→ Problem details: What is needed is a faithful copy of all the entries, with no pictures in it.

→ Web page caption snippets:
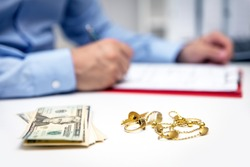 Businessman in the back, us dollars and gold jewellry in the front, disposal and selling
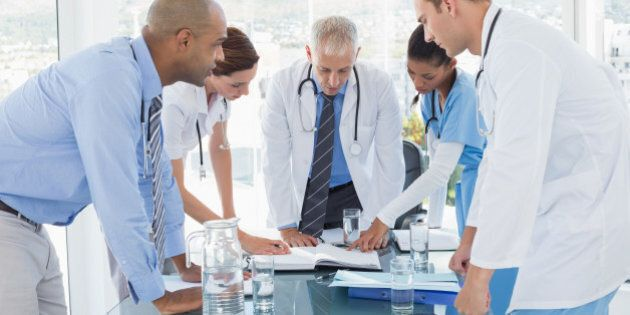 Team of doctors having a meeting in the meeting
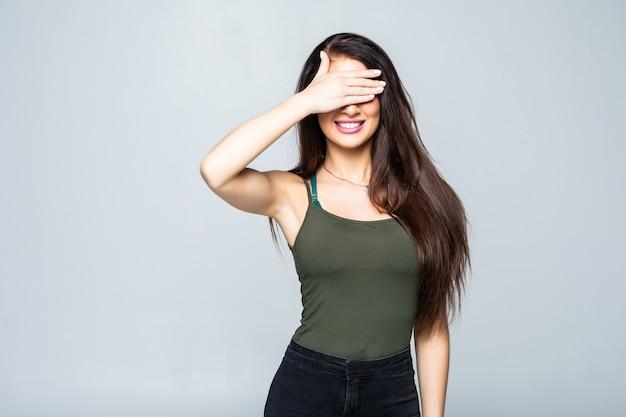 分離された手のひらで彼女の目を覆っている若い女性の肖像画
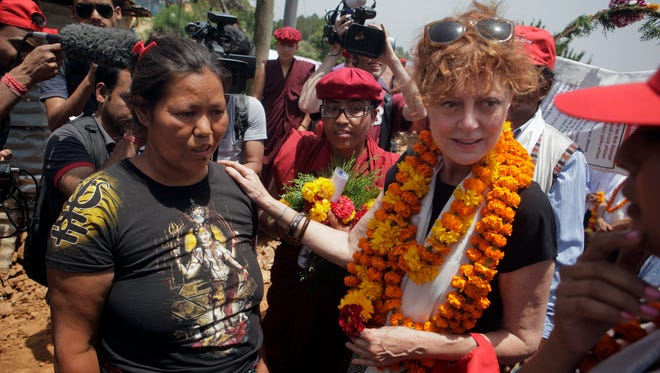 Oscar-winning Hollywood actress Susan Sarandon (R) comforts Kanti Maya Tamang, who lost her husband and daughter in the April 25 earthquake, at Ramkot village on the outskirts of Kathmandu, Nepal, Sunday, May 24, 2015.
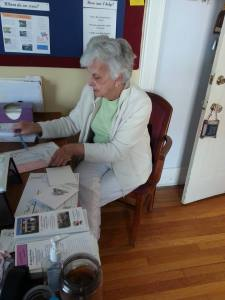 Volunteer Shirley Childs writes thank you notes for recent donations
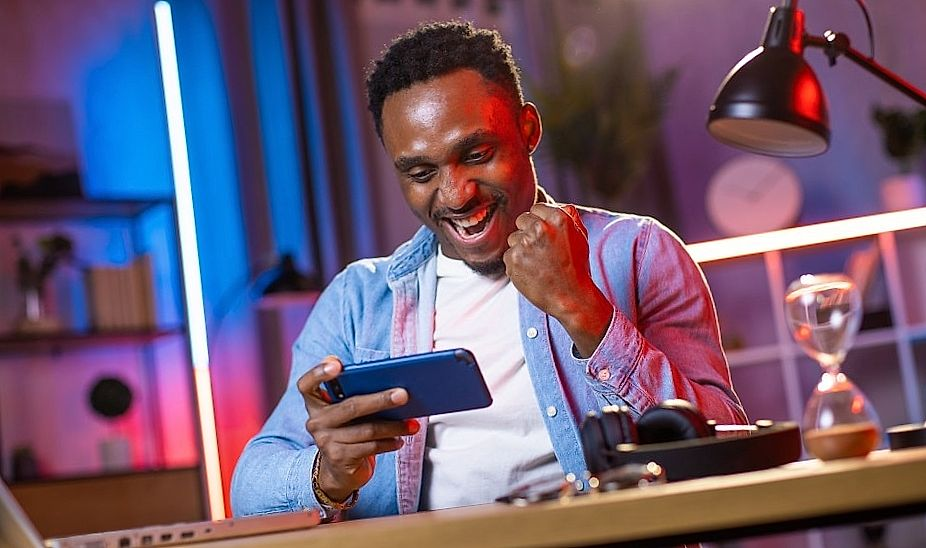 overjoyed african man reading playing on smartphone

→ Reply:
 Businessman in the back, us dollars and gold jewellry in the front, disposal and selling
 Team of doctors having a meeting in the meeting
 分離された手のひらで彼女の目を覆っている若い女性の肖像画
 Oscar-winning Hollywood actress Susan Sarandon (R) comforts Kanti Maya Tamang, who lost her husband and daughter in the April 25 earthquake, at Ramkot village on the outskirts of Kathmandu, Nepal, Sunday, May 24, 2015.
 Volunteer Shirley Childs writes thank you notes for recent donations
 overjoyed african man reading playing on smartphone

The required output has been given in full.